RDM gives some of the advantages of a virtual disk in the VMFS file system while keeping some advantages of direct access to physical devices. In addition to being used in a virtual environment with NPIV, RDM might be required if you use server clustering, or for better SAN snapshot control or some other layered application in the virtual machine. RDMs better enable systems to use the hardware features inherent to SAN arrays and the SAN fabric, NPIV being an example.
NPIV is completely transparent to disk arrays, so the storage systems themselves require no special support.
NPIV and QoS
Where NPIV becomes truly valuable is when it is used in conjunction with storage QoS capabilities like those that Brocade provides in an end-to-end configuration and as we detail in our article on using QoS in a Virtual Environment. NPIV support in VMware ESX Server 3.5 enables extending the benefits of Brocade Adaptive Networking services to each individual VM rather than the physical server running the VM.
Based on the benefits NPIV can bring into an enterprise in the virtual world, NPIV and QoS are critical components in extending the ROI of server virtualization. Using NPIV to optimize server virtualization’s storage provides an admin with yet another layer of control.

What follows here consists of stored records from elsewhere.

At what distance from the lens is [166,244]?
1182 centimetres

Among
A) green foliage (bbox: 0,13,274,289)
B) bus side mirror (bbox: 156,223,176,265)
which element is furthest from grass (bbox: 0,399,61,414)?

This allows the system administrators to more completely understand what and how they are delivering to their customers from a virtualization perspective and provides the much needed layers of metrics that possibly don’t exist in the I/O layer of the overall virtualized storage environment today.
While NFS and iSCSI have gained the attention of those selecting a storage protocol strategy for server virtualization, fibre channel should continue to be a top consideration. The choice of fibre channel storage for server virtualization will yield uncompromised I/O performance, supporting the highest server consolidation ratios. The use of NPIV gives storage administrators VM level I/O visibility for application level I/O performance tuning, troubleshooting and accounting.